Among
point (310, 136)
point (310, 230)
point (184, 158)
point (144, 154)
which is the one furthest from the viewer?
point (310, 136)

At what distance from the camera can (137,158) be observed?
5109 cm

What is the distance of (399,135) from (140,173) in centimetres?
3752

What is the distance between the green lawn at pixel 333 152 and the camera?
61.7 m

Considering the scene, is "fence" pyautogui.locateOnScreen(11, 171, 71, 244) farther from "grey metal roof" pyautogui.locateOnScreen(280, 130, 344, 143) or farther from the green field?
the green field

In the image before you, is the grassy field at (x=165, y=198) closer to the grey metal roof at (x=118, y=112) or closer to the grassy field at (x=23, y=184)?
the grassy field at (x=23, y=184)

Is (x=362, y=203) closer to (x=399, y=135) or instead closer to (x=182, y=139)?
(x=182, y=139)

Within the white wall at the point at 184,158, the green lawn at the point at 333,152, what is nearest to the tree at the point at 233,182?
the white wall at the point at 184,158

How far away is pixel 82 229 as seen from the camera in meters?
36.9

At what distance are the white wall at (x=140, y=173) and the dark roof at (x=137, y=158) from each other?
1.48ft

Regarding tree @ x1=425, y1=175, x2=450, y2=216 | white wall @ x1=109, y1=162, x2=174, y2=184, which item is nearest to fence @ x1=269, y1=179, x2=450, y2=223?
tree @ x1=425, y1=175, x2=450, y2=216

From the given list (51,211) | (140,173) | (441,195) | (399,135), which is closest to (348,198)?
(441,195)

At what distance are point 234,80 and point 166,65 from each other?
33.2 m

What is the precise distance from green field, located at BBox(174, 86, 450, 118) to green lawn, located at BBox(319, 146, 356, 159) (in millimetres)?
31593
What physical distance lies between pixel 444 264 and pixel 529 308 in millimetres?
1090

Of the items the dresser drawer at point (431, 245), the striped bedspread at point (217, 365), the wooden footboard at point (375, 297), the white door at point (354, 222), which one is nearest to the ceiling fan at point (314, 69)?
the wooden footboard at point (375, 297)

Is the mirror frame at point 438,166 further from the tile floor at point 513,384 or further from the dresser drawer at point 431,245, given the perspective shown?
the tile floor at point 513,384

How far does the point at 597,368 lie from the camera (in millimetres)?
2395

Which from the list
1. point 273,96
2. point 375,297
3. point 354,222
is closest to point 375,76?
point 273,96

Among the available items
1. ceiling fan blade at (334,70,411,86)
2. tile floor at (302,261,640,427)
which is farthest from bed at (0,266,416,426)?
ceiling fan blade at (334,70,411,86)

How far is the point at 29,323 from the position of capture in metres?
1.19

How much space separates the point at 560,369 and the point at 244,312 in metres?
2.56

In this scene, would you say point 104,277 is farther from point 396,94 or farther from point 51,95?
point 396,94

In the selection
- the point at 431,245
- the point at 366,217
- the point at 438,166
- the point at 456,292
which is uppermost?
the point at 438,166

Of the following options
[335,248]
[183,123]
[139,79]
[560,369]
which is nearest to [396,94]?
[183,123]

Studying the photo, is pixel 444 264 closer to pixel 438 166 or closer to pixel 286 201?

════════════════════

== Short task ==
Can you echo everything from the line containing "Is the mirror" down to the end of the data, word for word?

== Task output ==
Is the mirror frame at point 438,166 further from the tile floor at point 513,384 or further from the dresser drawer at point 431,245, given the perspective shown?
the tile floor at point 513,384

How far does the point at 597,368 lie from the camera (in millimetres)?
2395

Which from the list
1. point 273,96
2. point 375,297
3. point 354,222
is closest to point 375,76?
point 273,96

Among the available items
1. ceiling fan blade at (334,70,411,86)
2. tile floor at (302,261,640,427)
which is farthest from bed at (0,266,416,426)?
ceiling fan blade at (334,70,411,86)

How far is the point at 29,323 from the position of capture in metres?
1.19

How much space separates the point at 560,369 and the point at 244,312 in metres?
2.56

In this scene, would you say point 104,277 is farther from point 396,94 or farther from point 51,95?
point 396,94

In the selection
- the point at 431,245
- the point at 366,217
- the point at 438,166
- the point at 456,292
which is uppermost?
the point at 438,166

Of the following options
[335,248]
[183,123]
[139,79]
[560,369]
which is nearest to [396,94]?
[183,123]

Studying the photo, is pixel 444 264 closer to pixel 438 166 or closer to pixel 286 201?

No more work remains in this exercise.